▶ _PASSAGE_:
━━━━━━━━━━

# What steps do you follow from Scratch to Song



## TheoKrueger (Oct 13, 2004)

With so many sequencers and samplers and wave editors , i find it interesting to know how other people get from 0 to a full composition . 

Please list your process if you like 

Mine is this : 

1 ) Load my custom Soundfont GM bank and any required extra sounds into the Soundblaster Audigy

2 ) Open Cakewalk Pro Audio 9 and open a pre-made template file of 32 Soundfont Channels + some usually un-used for the external Roland Jv-1080 . Total 46 chans if needed .

3 ) Push up the general reverb ( Soundcard ) so it applies to all channels . I usually after set the drums and Bass channels reverb send to zero or very little if i use them . 

4 ) Start composing and mocking up with expression and other controllers in Piano Roll ( and keyboard sometimes ) . 

5 ) Render each channel from .Mid to .Wav with Audio Compositor .

6 ) In Cool Edit Pro 2 multitrack, apply individual reverb and eq to each track and mix the whole thing down . 

That's about it


----------



## John Perkins (Oct 13, 2004)

For me there are several ways a composition might start:

- Idea just comes to me while walking in the park or whatever.

- Start noodling around on one of several instruments (but usually piano) and come up with something that strikes me.

- I need to free my mind, so I listen to some music. Ideas completely unrelated to what I am listening to then sometimes come to mind afterward.

- Sometimes I use some arbitrary technique to generate ideas, such as come up with a cluster chord on paper and start generating permutations and melodic material from it. Or possibly, drawing a shape on a piece of paper and using that for the melodic curve of a melody line that I then write.

All of the above is the hard part. Once I have an idea I like (and I reject dozens usually before I find one I like), the process is always the same:

Write a little, revise a little, write a little, revise a little.... repeat ad infinitum.

━━━━━━━━━━

▶ _RECORDS SUPPLIED_:
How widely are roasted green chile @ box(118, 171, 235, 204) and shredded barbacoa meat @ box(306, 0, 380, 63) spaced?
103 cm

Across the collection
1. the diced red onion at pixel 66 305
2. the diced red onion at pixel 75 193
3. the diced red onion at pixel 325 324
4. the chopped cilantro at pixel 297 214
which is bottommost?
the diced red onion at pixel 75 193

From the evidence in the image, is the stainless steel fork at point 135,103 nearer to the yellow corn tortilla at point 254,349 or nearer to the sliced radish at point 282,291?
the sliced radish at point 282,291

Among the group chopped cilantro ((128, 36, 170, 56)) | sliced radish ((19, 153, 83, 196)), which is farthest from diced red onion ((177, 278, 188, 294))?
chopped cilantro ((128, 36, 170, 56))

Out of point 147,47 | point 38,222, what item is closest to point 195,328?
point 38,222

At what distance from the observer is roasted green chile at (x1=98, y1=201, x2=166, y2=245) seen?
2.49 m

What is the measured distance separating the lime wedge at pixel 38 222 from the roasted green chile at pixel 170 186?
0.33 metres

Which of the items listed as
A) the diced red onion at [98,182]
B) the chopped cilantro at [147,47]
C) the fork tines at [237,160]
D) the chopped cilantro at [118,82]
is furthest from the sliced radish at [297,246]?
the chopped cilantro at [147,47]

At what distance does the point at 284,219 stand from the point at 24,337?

━━━━━━━━━━

▶ _GIVEN PROBLEM 1_: In the thread, which program does TheoKrueger use to render each channel from .Mid to .Wav?
▶ _GIVEN PROBLEM 2_: Please write out the entries word for word, from the line with "From the evidence" through the end of the entries.

▶ _FULL ANSWER 1_: Audio Compositor

▶ _FULL ANSWER 2_:
From the evidence in the image, is the stainless steel fork at point 135,103 nearer to the yellow corn tortilla at point 254,349 or nearer to the sliced radish at point 282,291?
the sliced radish at point 282,291

Among the group chopped cilantro ((128, 36, 170, 56)) | sliced radish ((19, 153, 83, 196)), which is farthest from diced red onion ((177, 278, 188, 294))?
chopped cilantro ((128, 36, 170, 56))

Out of point 147,47 | point 38,222, what item is closest to point 195,328?
point 38,222

At what distance from the observer is roasted green chile at (x1=98, y1=201, x2=166, y2=245) seen?
2.49 m

What is the measured distance separating the lime wedge at pixel 38 222 from the roasted green chile at pixel 170 186?
0.33 metres

Which of the items listed as
A) the diced red onion at [98,182]
B) the chopped cilantro at [147,47]
C) the fork tines at [237,160]
D) the chopped cilantro at [118,82]
is furthest from the sliced radish at [297,246]?
the chopped cilantro at [147,47]

At what distance does the point at 284,219 stand from the point at 24,337?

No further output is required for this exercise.